Puerto Ricans could be casting their ballots online only in the next eight years, according to a bill that is expected to pass this week.

Civil liberties advocates are ringing alarm bells over this plan to shift voting online, warning that the move threatens election security and voting rights.

The American Civil Liberties Union and its Puerto Rico chapter urged the island's governor, Wanda Vázquez, to veto a bill containing the Internet voting plan.

"There is no secure way to hold elections online," they wrote in a letter to the governor on Wednesday.

"This measure is misguided, dangerous, and will needlessly expose Puerto Rico's voting system to hacking and disruption." The ACLU said "such disruption will only result in greater public mistrust of key democratic institutions."

The online voting plan is part of a bill to reform the U.S. territory's electoral code. The bill is expected to be approved by the legislature by the end of this week.

The measure calls for Puerto Rico's electoral commission to create an Internet voting program that could overhaul the way all the island's citizens cast their ballots within eight years.

The plan starts with a pilot project to let voters who are eligible vote early or absentee to cast their ballots over the Internet in this November's general election. The second phase expands the option to vote online to all voters in the 2024 election.

In 2028, the electoral commission will decide whether online voting would be the only method of casting a ballot.

The bill does not include details about how online voting would be conducted or what security would be required.

The debate over Internet voting pits the desire to expand access against fears over security. Advocates of online voting argue that using technology to make voting as simple as a tap on a smartphone screen can boost turnout. Opponents say it raises too many risks that votes will be hacked or otherwise interfered with, effectively disenfranchising people.

The text of Puerto Rico's bill says letting people vote over the Internet would make voting easier and more accessible. The bill was introduced by Thomas Rivera Schatz, the president of Puerto Rico's senate. He did not respond to requests for comment.

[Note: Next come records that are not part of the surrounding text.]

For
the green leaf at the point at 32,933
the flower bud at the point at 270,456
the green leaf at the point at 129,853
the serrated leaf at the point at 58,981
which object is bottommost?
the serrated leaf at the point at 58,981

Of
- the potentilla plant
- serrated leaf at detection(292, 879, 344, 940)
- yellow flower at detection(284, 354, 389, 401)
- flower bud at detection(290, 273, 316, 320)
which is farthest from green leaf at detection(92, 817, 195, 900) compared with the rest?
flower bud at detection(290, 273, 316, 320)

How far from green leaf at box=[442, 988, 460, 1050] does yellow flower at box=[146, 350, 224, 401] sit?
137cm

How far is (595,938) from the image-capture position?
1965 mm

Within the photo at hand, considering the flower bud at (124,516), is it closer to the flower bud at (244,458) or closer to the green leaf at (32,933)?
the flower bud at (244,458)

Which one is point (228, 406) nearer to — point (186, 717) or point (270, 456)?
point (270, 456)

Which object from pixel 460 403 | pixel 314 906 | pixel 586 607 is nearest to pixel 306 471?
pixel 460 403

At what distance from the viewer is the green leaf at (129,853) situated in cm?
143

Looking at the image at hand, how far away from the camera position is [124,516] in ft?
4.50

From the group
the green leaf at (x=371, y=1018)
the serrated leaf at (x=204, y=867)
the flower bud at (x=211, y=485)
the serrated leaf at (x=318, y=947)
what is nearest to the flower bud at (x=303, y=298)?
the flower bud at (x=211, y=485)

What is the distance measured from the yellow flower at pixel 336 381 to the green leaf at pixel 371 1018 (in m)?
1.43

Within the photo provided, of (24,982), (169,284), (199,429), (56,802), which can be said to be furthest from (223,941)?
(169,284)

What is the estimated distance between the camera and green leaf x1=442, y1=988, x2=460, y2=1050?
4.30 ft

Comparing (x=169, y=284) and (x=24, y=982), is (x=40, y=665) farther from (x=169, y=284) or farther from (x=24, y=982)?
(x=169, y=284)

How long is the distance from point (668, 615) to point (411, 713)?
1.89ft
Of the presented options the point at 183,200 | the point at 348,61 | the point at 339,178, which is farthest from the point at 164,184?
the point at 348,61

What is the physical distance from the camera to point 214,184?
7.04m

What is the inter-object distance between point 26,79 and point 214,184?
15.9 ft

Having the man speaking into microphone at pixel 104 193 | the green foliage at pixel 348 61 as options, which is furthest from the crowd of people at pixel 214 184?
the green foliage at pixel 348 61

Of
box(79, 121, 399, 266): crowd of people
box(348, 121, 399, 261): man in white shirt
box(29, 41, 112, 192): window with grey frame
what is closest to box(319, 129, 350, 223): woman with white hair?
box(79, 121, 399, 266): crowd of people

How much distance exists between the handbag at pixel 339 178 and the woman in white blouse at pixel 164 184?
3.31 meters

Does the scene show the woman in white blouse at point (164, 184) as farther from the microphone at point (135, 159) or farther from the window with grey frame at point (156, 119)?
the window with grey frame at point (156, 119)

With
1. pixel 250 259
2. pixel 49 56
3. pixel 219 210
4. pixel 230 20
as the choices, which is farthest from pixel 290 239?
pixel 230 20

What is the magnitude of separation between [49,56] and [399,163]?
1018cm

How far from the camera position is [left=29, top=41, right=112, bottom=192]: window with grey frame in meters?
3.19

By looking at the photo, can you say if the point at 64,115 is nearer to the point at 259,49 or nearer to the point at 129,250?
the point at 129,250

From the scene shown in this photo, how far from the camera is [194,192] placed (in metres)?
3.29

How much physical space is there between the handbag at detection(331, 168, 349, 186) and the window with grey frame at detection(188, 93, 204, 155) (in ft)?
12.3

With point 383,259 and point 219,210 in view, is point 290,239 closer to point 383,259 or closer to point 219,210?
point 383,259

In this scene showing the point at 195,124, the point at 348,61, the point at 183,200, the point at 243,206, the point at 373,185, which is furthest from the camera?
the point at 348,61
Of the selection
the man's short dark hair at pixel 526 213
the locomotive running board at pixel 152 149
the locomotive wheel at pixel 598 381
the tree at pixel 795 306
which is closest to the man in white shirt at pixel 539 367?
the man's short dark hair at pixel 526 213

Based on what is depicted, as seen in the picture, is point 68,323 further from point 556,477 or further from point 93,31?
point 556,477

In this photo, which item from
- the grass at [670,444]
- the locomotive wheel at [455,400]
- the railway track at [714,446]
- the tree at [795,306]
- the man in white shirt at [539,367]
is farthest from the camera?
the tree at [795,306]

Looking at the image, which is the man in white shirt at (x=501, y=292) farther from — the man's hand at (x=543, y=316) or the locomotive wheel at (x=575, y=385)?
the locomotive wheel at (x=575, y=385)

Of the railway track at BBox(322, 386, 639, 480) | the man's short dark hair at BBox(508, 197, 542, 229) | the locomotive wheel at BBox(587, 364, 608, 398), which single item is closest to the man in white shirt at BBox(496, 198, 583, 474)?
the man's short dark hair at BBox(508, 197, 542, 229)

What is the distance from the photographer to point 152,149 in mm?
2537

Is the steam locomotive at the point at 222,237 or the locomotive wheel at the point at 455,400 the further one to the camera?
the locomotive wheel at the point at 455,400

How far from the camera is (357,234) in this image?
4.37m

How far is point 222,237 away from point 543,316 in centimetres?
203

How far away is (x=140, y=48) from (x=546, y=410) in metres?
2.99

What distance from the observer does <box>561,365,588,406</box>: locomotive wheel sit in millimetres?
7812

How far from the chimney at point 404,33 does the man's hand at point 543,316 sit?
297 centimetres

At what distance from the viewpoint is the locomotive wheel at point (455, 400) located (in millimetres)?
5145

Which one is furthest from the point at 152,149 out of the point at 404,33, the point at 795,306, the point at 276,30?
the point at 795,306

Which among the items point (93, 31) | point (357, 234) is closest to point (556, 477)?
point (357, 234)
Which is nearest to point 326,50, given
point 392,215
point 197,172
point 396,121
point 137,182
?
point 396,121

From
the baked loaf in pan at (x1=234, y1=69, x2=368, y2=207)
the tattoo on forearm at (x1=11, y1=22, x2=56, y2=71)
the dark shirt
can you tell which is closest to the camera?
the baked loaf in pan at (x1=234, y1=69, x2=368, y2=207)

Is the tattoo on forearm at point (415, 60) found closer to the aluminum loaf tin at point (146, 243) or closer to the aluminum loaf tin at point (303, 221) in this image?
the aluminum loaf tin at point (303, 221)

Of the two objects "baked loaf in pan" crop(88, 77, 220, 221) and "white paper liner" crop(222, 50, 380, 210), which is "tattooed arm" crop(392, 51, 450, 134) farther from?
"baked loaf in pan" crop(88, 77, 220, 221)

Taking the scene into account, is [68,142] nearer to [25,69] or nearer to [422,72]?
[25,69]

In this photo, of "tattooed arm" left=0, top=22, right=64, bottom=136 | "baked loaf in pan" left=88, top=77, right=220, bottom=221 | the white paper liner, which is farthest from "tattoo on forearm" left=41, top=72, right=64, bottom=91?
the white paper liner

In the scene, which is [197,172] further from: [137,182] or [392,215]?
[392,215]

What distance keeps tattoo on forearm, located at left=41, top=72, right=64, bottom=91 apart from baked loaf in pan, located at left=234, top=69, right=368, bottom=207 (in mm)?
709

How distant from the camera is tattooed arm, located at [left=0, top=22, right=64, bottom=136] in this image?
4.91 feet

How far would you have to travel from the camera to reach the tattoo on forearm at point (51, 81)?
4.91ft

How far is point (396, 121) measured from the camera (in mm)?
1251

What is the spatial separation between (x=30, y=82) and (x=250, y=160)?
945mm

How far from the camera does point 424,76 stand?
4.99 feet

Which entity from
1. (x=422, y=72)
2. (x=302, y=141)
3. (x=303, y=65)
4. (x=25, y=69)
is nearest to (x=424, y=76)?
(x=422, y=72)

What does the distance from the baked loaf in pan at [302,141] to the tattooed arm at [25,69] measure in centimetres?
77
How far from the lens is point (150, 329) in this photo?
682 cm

The ACLU says the plan raises the risk of election interference, threatening fundamental rights.

"The right to vote isn't just the right to cast a ballot, but also to have your vote count," said Mayte Bayolo, legislative attorney for the ACLU of Puerto Rico.

"Our concern is not only that the voting rights of the Puerto Rican population will run the risk of being tampered with, but also that they won't necessarily know that their vote counted."

The ACLU is also concerned that Puerto Rico's electrical infrastructure, which has been badly damaged by 2017's Hurricane Maria and recent earthquakes, cannot support the voting plan.

"Internet voting and online technology depends on electricity," Bayolo said.

Other U.S. states and counties have experimented with voting using smartphone apps and other online methods — although none as sweeping as Puerto Rico's proposal.

Most security experts oppose online voting proposals, saying the technology does not exist to ensure votes cast by Internet can be kept secure.

"Unfortunately, as convenient as it would be to just cast our votes online, the technology isn't there to do it safely," said Alex Halderman, a computer science professor at the University of Michigan who studies election security. He is contributing a statement laying out security concerns to the ACLU's campaign against Puerto Rico's plan.

Securing Internet votes requires protecting election servers from nation-state hackers, protecting voters' smartphones and computers, and securely verifying voters' identities, Halderman said.

Those challenges are particularly difficult in elections, where ballots must be kept secret and votes must be tallied correctly.

He pointed to the 2016 election, when Russians used cyberattacks to target voting infrastructure and presidential campaigns.

"It should be just common sense that we want to keep ballots as far away from the Internet as we can," he said.